Dia segera berdiri dari bak mandi untuk mengambil ponselnya, tapi karena lantai basah, dia terpeleset dan jatuh. Pintu kamar mandi terbuka lebar, dan Michael yang khawatir bergegas masuk, bertatapan dengannya.
Pandangan Michael jatuh pada punggung halus Victoria, kulit telanjang, dan bokongnya yang kencang, dan dia secara naluriah menelan ludah. Setelah hening sejenak, Victoria berteriak, "Keluar!"
Michael, terkejut, cepat-cepat lari keluar dari kamar mandi, menutup pintu di belakangnya. Bersandar di dinding, dia menarik napas dalam-dalam, pikirannya memutar ulang gambaran tubuh telanjang Victoria, wajahnya perlahan memerah.
Beberapa menit kemudian, pintu kamar mandi terbuka, dan Victoria, yang dibalut jubah mandi, keluar dengan kepala tertunduk.
"Aku tidak bermaksud begitu.

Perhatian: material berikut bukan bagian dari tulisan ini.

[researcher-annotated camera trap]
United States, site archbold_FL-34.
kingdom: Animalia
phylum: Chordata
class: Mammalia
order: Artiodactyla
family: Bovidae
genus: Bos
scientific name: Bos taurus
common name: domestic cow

Aku dengar suara dan pikir kamu dalam bahaya," jelas Michael dengan canggung. "Jangan khawatir, aku tidak melihat apa-apa."
Tiba-tiba, Victoria menatapnya dengan senyum dan bertanya, "Menurutmu tubuhku bagus?"

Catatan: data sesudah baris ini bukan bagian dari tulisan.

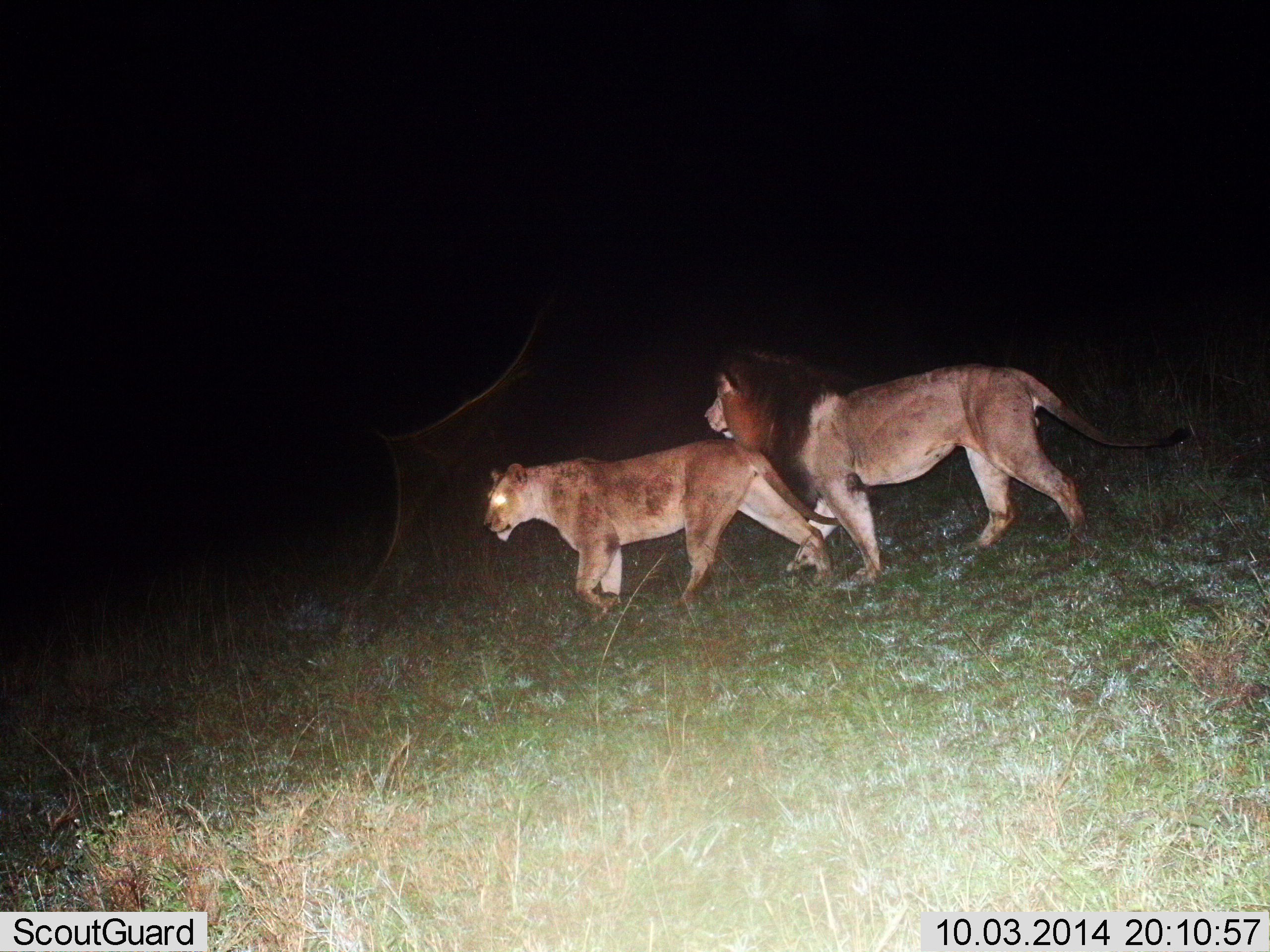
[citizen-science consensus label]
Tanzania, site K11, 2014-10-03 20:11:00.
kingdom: Animalia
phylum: Chordata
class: Mammalia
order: Carnivora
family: Felidae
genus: Panthera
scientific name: Panthera leo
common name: lion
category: lionfemale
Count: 1.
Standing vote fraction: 8%.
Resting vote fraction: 0%.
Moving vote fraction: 100%.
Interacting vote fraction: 8%.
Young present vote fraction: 0%.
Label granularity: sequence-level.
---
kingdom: Animalia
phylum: Chordata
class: Mammalia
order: Carnivora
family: Felidae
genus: Panthera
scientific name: Panthera leo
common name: lion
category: lionmale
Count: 1.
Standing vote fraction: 10%.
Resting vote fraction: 0%.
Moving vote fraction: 100%.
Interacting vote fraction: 10%.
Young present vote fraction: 0%.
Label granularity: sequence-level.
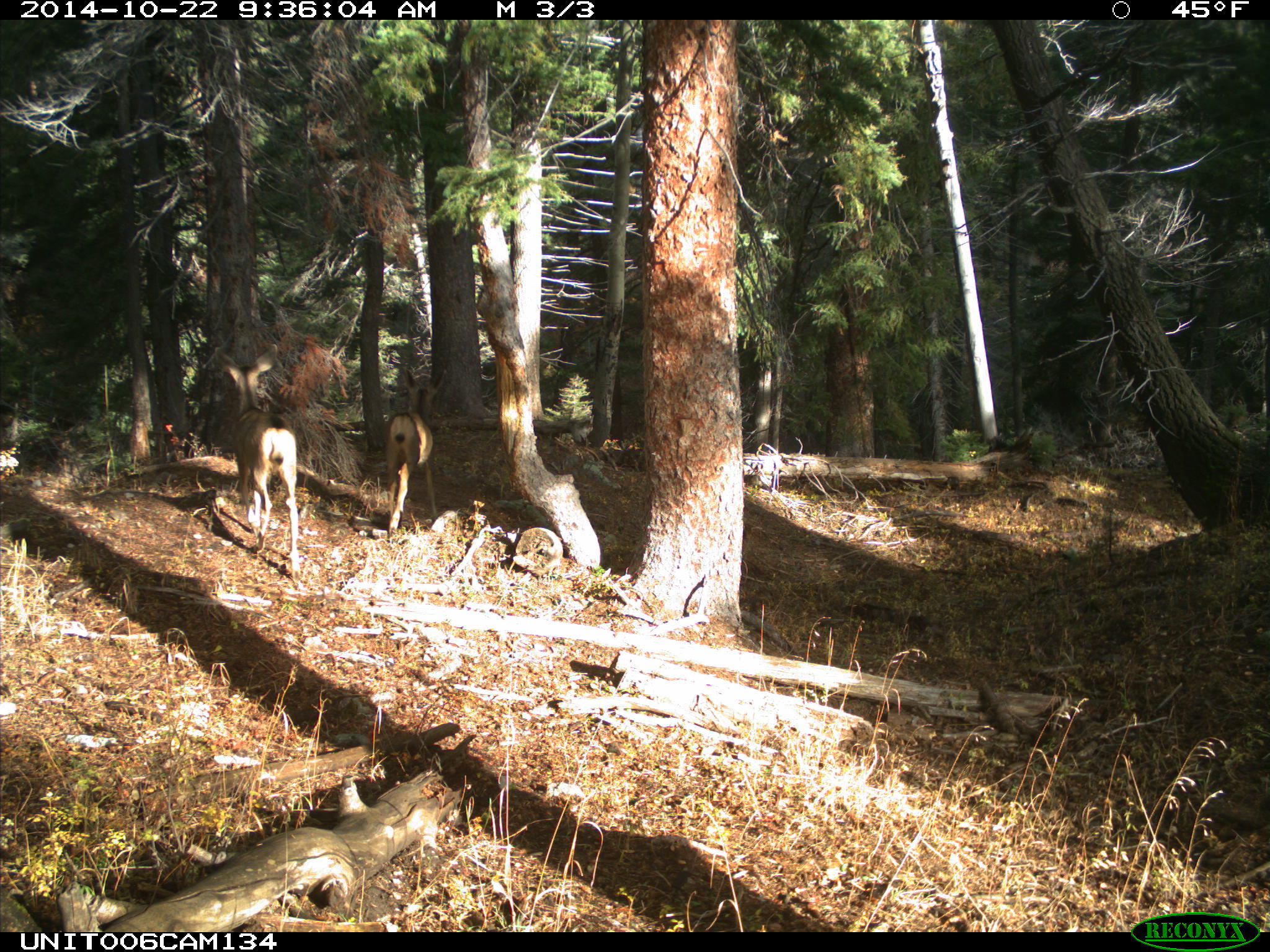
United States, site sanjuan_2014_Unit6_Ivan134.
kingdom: Animalia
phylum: Chordata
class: Mammalia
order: Artiodactyla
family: Cervidae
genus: Odocoileus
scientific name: Odocoileus hemionus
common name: mule deer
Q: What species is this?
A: Odocoileus hemionus (mule deer).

Michael secara naluriah menjawab, "Iya, sangat seksi." Menyadari apa yang baru saja dia katakan, dia cepat-cepat menutup mulutnya, melihat ekspresi marah Victoria.
"Aku akan menghajarmu, dasar mesum!" teriaknya, menerjang Michael.
Victoria pikir Michael akan menghindar, tapi merasa bersalah, dia memutuskan untuk diam dan menerima pukulan. Hal ini membuat mereka jatuh, dengan bibir Victoria mendarat di bibirnya. Sesaat, mata mereka melebar, udara dipenuhi ketegangan canggung dan ambigu.
Tiba-tiba, ekspresi Michael berubah, dan mata Victoria semakin melebar. Dia cepat-cepat bangun, lari ke kamar tidur, dan membanting pintu.